The LARPs to build up hype for people’s papers are growing increasingly tiresome.

tikkun 2 hours ago

Marius Hobbhahn (the researcher)

> Oh man :( We tried really hard to neither over- nor underclaim the results in our communication, but, predictably, some people drastically overclaimed them, and then based on that, others concluded that there was nothing to be seen here (see examples in thread). So, let me try again.

> Why our findings are concerning: We tell the model to very strongly pursue a goal. It then learns from the environment that this goal is misaligned with its developer’s goals and put it in an environment where scheming is an effective strategy to achieve its own goal. Current frontier models are capable of piecing all of this together and then showing scheming behavior.

> Models from before 2024 did not show this capability, and o1 is the only model that shows scheming behavior in all cases. Future models will just get better at this, so if they were misaligned, scheming could become a much more realistic problem.

> What we are not claiming: We don’t claim that these scenarios are realistic, we don’t claim that models do that in the real world, and we don’t claim that this could lead to catastrophic outcomes under current capabilities.

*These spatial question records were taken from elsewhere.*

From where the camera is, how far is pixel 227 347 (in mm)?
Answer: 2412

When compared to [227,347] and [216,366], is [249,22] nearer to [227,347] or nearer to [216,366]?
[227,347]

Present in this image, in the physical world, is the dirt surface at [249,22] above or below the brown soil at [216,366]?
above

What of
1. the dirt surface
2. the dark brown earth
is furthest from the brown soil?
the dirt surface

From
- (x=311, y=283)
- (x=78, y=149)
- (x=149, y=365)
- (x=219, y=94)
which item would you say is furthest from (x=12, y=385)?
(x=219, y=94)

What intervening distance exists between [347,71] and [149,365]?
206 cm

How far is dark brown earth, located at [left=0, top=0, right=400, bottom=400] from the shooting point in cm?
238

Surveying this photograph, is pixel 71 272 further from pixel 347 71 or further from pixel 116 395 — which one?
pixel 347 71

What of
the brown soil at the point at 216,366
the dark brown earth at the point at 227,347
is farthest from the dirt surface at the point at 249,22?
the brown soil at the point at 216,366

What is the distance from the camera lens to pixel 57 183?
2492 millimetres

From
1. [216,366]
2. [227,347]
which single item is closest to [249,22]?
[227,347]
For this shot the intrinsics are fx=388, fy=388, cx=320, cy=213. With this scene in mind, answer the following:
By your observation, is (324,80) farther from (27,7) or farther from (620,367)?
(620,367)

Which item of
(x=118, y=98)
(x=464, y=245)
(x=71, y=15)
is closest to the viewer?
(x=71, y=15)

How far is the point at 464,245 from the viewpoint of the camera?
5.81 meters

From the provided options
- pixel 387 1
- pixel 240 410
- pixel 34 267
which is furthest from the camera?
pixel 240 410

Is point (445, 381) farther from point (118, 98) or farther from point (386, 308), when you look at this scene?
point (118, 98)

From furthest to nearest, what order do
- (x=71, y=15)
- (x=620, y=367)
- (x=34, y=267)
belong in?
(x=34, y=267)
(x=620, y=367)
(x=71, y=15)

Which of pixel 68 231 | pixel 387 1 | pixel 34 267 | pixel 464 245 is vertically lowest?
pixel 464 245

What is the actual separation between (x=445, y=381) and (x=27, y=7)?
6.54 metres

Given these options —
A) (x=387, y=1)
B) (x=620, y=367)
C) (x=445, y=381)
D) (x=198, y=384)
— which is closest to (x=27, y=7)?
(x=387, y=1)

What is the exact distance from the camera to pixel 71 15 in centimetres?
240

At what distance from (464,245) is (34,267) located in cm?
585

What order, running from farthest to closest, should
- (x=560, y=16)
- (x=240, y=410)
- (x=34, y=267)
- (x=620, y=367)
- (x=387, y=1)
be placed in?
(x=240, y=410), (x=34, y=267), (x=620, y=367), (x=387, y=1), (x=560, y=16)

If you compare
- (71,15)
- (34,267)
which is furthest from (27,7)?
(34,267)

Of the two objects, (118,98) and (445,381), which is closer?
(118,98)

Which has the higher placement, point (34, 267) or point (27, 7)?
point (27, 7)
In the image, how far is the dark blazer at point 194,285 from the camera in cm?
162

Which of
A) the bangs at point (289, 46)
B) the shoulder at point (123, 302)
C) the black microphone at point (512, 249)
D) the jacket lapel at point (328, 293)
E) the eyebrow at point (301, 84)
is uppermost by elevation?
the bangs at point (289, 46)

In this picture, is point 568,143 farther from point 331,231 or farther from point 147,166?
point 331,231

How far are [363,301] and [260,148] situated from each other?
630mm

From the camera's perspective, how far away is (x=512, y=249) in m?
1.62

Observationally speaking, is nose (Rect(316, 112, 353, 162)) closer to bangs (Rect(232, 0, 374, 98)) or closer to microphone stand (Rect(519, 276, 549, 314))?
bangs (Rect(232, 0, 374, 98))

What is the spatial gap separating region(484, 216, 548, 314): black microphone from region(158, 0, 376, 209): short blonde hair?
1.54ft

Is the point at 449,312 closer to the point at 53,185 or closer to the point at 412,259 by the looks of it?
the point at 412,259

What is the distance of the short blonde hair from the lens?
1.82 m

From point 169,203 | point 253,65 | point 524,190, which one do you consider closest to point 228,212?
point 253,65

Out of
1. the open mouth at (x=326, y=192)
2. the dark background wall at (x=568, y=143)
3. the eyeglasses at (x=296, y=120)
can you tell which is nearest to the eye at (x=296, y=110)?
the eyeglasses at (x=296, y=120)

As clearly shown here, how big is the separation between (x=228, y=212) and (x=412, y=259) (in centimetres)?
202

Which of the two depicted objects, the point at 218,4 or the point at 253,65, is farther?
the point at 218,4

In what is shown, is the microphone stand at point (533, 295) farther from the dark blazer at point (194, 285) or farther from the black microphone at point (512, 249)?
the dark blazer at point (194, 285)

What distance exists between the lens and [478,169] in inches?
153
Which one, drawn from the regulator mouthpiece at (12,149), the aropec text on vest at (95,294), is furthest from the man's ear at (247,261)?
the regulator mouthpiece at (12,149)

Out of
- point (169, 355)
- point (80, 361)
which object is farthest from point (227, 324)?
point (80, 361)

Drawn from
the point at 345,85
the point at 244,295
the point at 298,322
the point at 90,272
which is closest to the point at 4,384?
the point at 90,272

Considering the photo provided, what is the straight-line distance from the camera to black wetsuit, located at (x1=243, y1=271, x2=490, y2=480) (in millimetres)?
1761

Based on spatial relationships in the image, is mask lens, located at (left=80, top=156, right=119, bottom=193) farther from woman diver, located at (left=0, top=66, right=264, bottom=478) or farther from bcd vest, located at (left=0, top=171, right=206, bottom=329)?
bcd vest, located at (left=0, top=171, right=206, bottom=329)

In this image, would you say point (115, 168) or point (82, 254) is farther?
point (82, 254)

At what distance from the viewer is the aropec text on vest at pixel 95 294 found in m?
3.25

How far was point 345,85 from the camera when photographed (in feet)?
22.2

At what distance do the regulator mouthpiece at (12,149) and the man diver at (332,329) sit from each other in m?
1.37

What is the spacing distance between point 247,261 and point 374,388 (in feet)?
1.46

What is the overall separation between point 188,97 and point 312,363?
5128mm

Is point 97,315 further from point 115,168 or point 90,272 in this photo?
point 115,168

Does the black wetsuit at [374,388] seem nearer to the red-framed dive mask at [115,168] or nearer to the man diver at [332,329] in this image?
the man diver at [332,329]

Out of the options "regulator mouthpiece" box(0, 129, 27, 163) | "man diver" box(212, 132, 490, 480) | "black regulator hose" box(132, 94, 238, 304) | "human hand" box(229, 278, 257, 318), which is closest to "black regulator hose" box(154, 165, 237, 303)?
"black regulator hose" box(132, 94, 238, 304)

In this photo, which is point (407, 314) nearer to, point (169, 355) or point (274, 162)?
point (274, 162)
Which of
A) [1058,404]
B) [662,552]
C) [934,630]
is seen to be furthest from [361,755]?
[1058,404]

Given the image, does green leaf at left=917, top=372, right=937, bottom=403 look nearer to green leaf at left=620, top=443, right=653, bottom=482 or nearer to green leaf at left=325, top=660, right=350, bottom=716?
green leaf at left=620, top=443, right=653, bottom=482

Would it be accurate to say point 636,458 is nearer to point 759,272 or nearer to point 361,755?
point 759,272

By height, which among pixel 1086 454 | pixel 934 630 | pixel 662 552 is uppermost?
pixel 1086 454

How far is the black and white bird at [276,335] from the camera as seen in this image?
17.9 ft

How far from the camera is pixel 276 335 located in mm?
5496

> I think the adequate response to these findings is “We should be slightly more concerned.”

> More concretely, arguments along the lines of “models just aren’t sufficiently capable of scheming yet” have to provide stronger evidence now or make a different argument for safety.

bschmidt13 2 hours ago

[flagged]
- yodon 2 hours ago
  
  > You fundamentally misunderstand token prediction and semantic similarity which is all that's at play.
  I keep wondering if there were comments like this on HN back when fire was invented:
  "Ugg thinks he invented fire, but fire isn't a big deal. I've seen individual molecules oxidize before. Nothing new here. Downvoted."
  Or agriculture:
  "It's still just a plant, there's nothing new to see here. flagged."
  - mofeien 2 hours ago
    
    "The internet is just boxes sending electrical signals to each other. We already had telegraphs doing that centuries ago"
    "The human brain is just a bunch of neurons firing. Each individual connection is basic chemistry"
    "Democracy is just people marking pieces of paper. Humans have been making marks on things since forever"
    "A symphony is just air vibrating at different frequencies. My squeaky door does the same thing"
echelon 2 hours ago

> I think the adequate response to these findings is “We should be slightly more concerned.”
If you train and prompt based on Eliezer Yudkowsky fan fiction, of course the large language model is going to give you Terminator and pretend like it's escaping the Matrix. It knows Unix systems, after all.
Better align it to put down the steak knife.
- mofeien 2 hours ago
  
  History contains countless examples for the fact that "in order to complete an important task or goal it is useful to exist". It also seems not too difficult to deduce logically. So even if Yudkowsky's fanfiction were excluded from the training data, the model would learn this.
  Also, what's the difference between pretending to escape the matrix and escaping the matrix in case of a language model?
  - echelon an hour ago
    
    > Also, what's the difference between pretending to escape the matrix and escaping the matrix in case of a language model?
    It is neither pretending nor actually escaping.

regentbowerbird 2 hours ago

I'm unsure why people are giving any thought to a website best known for its Harry Potter fanfictions and rejection of causality (Roko's basilisk).

Is giving voice to crackpots really helpful to the discourse on AI?